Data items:
════════════════════

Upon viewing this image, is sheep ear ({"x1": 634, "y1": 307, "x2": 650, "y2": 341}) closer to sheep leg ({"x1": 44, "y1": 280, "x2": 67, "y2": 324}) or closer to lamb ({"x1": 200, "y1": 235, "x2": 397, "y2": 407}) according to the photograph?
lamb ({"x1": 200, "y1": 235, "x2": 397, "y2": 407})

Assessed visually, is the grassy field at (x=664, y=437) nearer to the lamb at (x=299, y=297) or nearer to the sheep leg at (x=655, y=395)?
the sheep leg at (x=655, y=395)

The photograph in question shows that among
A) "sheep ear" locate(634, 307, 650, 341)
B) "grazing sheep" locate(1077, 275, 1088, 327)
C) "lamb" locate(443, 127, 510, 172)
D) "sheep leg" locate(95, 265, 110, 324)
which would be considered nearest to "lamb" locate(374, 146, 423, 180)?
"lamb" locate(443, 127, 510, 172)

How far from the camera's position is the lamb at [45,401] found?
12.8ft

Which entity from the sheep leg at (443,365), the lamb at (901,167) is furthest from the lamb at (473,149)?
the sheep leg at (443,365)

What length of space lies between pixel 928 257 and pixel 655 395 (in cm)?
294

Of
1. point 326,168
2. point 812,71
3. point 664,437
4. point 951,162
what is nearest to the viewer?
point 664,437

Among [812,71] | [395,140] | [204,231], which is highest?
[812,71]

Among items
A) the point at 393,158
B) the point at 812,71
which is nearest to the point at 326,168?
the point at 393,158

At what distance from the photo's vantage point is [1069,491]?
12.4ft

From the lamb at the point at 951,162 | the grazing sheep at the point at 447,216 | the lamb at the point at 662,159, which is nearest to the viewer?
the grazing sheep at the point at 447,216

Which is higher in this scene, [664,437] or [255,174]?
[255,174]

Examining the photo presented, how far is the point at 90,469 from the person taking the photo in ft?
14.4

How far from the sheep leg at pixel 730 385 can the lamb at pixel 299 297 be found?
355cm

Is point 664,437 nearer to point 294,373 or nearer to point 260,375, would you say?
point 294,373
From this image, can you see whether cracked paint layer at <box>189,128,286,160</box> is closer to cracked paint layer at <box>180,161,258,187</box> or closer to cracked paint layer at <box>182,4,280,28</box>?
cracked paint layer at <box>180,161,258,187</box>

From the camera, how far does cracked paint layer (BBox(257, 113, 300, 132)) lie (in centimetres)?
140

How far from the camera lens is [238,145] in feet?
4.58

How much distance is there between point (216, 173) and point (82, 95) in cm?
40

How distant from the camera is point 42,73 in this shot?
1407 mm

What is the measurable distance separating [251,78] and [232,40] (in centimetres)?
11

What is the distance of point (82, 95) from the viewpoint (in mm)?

════════════════════

**WORK TO DO**
Please reproduce all of the lines above verbatim, with no changes.

**TASK ANSWER**
Upon viewing this image, is sheep ear ({"x1": 634, "y1": 307, "x2": 650, "y2": 341}) closer to sheep leg ({"x1": 44, "y1": 280, "x2": 67, "y2": 324}) or closer to lamb ({"x1": 200, "y1": 235, "x2": 397, "y2": 407}) according to the photograph?
lamb ({"x1": 200, "y1": 235, "x2": 397, "y2": 407})

Assessed visually, is the grassy field at (x=664, y=437) nearer to the lamb at (x=299, y=297) or nearer to the sheep leg at (x=655, y=395)?
the sheep leg at (x=655, y=395)

The photograph in question shows that among
A) "sheep ear" locate(634, 307, 650, 341)
B) "grazing sheep" locate(1077, 275, 1088, 327)
C) "lamb" locate(443, 127, 510, 172)
D) "sheep leg" locate(95, 265, 110, 324)
which would be considered nearest to "lamb" locate(374, 146, 423, 180)?
"lamb" locate(443, 127, 510, 172)

How far from the camera's position is the lamb at [45,401] found?
12.8ft

Which entity from the sheep leg at (443,365), the lamb at (901,167) is furthest from the lamb at (473,149)?
the sheep leg at (443,365)

What length of space lies between pixel 928 257 and pixel 655 395 (in cm)?
294

Of
1. point 326,168
2. point 812,71
3. point 664,437
4. point 951,162
what is nearest to the viewer?
point 664,437

Among [812,71] | [395,140] | [204,231], which is highest?
[812,71]

Among items
A) the point at 393,158
B) the point at 812,71
which is nearest to the point at 326,168?
the point at 393,158

At what distance from the photo's vantage point is [1069,491]?
12.4ft

From the lamb at the point at 951,162 | the grazing sheep at the point at 447,216 | the lamb at the point at 662,159, which is nearest to the viewer?
the grazing sheep at the point at 447,216

Which is higher in this scene, [664,437] or [255,174]?
[255,174]

Examining the photo presented, how far is the point at 90,469 from the person taking the photo in ft?
14.4

How far from the sheep leg at pixel 730 385 can the lamb at pixel 299 297 be found?
355cm

Is point 664,437 nearer to point 294,373 or nearer to point 260,375, would you say?
point 294,373
From this image, can you see whether cracked paint layer at <box>189,128,286,160</box> is closer to cracked paint layer at <box>180,161,258,187</box> or closer to cracked paint layer at <box>182,4,280,28</box>?
cracked paint layer at <box>180,161,258,187</box>

From the camera, how far does cracked paint layer (BBox(257, 113, 300, 132)) lie (in centimetres)?
140

How far from the camera lens is [238,145] in feet?
4.58

How much distance is there between point (216, 173) and point (82, 95) in cm?
40

How distant from the camera is point 42,73 in this shot?
1407 mm

What is the measurable distance separating [251,78] and [232,40] (in centimetres)?
11

What is the distance of point (82, 95) from the viewpoint (in mm)?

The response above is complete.